* [TASKS FOR THIS EXERCISE]
1/ Translate this sentence from the lab methods text into Spanish: "The fixed cells were washed 3 times and then treated with 0.5% Triton X-100 for 20 min."
2/ In the lab methods text, what was used for blocking in the Western blot analysis?

* [GIVEN TEXT]
□ □ □ □ □

After KTF treatment for 24 h, the cells were washed twice for 2 min with PBS and fixed with 4% paraformaldehyde for 15 min. The fixed cells were washed 3 times and then treated with 0.5% Triton X-100 for 20 min. Afterward, the cells were washed 3 times and treated with 3% H2O2 for 10 min. The H2O2-treated cells were washed 3 times and then blotted with goat serum for 20 min. After being blotted, rabbit anti-TH (1 : 400) was added to each sample at 4°C overnight. The samples were then washed 3 times and treated with Polymer Helper for 20 min. After Polymer treatment the cells were washed 3 times and treated with poly-HRP anti-rabbit IgG for 20 min. The cells were washed 3 times and treated with DAB for 3 min. Finally, the samples were washed with running water and treated with hematoxylin counterstaining for 1 min and then washed with running water and sealed with permount mounting medium.

2.8. Measurement of Antioxidative Enzymes by ELISA

After KTF treatment for 24 h, the activity level of intracellular CAT, GPx-1, and GSH was measured using an ELISA kit (Hufeng Biotechnology Inc., Shanghai, China) according to the manufacturer’s instruction. Briefly, 100 μL homogenate supernatant of the lysate of the treated cells was added to the ELISA wells and then incubated at 37°C for 30 min. After being washed five times and dried, 50 μL enzyme-labeled antibody working solution was added to each well (expected control tube). The resultant solution was incubated for 30 min at 37°C and washed five times and dried. Substrate working solution (150 μL) was added to each well and incubated for 15 min at 37°C. Finally, stop solution (50 μL) was added to each well and the absorbance value was determined at 450 nm using an automatic ELISA reader (XL800, BioTex, Incorporated, Houston, TX, USA).

2.9. Western Blot Analysis

After KTF treatment for 24 h, the cells were washed with ice-cold PBS and proteins were extracted in a lysis buffer containing 50 mM Tris-HCl (pH 7.4), 1 mM EDTA, 150 mM NaCl, 1% Nonidet P-40, 1 mM phenylmethylsulfonyl fluoride, and 10 μg/mL aprotinin. Protein concentration was determined using BCA Protein Assay Kit (Thermo Scientific Pierce, Rockford, Illinois, USA). Protein were separated by SDS-PAGE electrophoresis and transferred to PVDF (Bio-Rad, Hercules, CA, USA). Blocking was performed with 5% nonfat dried milk; the membrane was incubated with the of rabbit anti-rat HO-1, CAT, caspase 3, β-actin antibody (1 : 1000, Cell Signaling), and rabbit anti-rat GPx-1 antibody (1 : 1000, Abcam) overnight at 4°C. The treated membrane was washed and then exposed to goat anti-rabbit IgG1 conjugated to a horseradish peroxidase label (1 : 5000, Santa Cruz, USA) for 2 h at room temperature. After five more washes, cross-reactivity was visualized using Electrochemiluminescence (ECL) Western blotting detection reagents and analyzed using scanning densitometry in an Image System (Bio-Rad, Hercules, CA, USA).

□ □ □ □ □

[Collected data]

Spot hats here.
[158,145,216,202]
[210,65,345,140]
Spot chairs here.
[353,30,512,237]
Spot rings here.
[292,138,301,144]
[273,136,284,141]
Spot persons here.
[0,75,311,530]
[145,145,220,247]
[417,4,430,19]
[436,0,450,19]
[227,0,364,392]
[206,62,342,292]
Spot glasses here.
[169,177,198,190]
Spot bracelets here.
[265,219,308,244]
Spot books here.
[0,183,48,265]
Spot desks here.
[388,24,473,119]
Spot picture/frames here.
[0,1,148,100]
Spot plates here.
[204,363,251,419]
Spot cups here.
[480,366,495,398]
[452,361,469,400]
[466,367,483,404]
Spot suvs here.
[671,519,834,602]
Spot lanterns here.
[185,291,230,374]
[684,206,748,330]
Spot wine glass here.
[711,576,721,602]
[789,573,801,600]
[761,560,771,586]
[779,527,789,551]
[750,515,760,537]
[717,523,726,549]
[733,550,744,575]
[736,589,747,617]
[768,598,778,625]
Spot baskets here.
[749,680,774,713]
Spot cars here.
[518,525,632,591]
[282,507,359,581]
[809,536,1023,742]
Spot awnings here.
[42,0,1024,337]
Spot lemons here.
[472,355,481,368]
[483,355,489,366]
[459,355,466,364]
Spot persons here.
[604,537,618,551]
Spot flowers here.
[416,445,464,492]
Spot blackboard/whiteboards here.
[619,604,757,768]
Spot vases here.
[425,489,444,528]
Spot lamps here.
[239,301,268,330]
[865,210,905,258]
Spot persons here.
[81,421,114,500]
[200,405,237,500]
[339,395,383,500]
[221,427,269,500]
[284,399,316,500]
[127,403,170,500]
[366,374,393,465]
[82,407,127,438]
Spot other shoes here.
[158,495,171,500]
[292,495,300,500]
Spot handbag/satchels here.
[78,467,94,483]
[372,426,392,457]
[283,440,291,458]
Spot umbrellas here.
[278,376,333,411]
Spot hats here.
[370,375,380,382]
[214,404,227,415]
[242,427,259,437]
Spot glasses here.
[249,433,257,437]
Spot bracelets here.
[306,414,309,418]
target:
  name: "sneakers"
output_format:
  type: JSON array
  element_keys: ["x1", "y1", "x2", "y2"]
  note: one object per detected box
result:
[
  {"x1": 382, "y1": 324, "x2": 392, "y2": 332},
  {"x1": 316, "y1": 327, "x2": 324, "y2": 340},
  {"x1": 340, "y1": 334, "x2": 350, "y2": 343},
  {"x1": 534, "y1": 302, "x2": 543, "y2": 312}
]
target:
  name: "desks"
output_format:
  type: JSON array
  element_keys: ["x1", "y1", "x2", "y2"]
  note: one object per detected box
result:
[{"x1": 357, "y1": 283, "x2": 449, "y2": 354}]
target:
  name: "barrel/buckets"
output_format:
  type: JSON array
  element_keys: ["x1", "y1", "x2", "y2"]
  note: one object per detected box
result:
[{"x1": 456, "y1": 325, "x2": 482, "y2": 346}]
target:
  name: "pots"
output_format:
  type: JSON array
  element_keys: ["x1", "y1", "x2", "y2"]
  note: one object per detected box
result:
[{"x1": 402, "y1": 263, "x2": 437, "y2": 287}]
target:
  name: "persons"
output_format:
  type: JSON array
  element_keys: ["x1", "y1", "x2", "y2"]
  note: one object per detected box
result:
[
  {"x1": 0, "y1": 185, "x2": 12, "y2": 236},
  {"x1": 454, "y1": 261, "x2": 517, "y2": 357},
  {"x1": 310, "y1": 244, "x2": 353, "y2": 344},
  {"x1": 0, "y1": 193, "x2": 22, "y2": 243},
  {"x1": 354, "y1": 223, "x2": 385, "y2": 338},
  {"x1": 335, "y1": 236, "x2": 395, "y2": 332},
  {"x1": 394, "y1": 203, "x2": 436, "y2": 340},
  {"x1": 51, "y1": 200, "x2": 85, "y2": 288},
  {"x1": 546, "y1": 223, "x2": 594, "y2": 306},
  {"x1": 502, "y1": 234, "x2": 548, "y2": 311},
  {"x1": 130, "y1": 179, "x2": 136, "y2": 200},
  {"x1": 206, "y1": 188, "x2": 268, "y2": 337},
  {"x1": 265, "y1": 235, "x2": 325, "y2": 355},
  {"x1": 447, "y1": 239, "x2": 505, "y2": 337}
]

□ □ □ □ □

* [EXPECTED OUTPUTS]
1/ Las células fijadas se lavaron 3 veces y luego se trataron con Triton X-100 al 0,5 % durante 20 min.

2/ 5% nonfat dried milk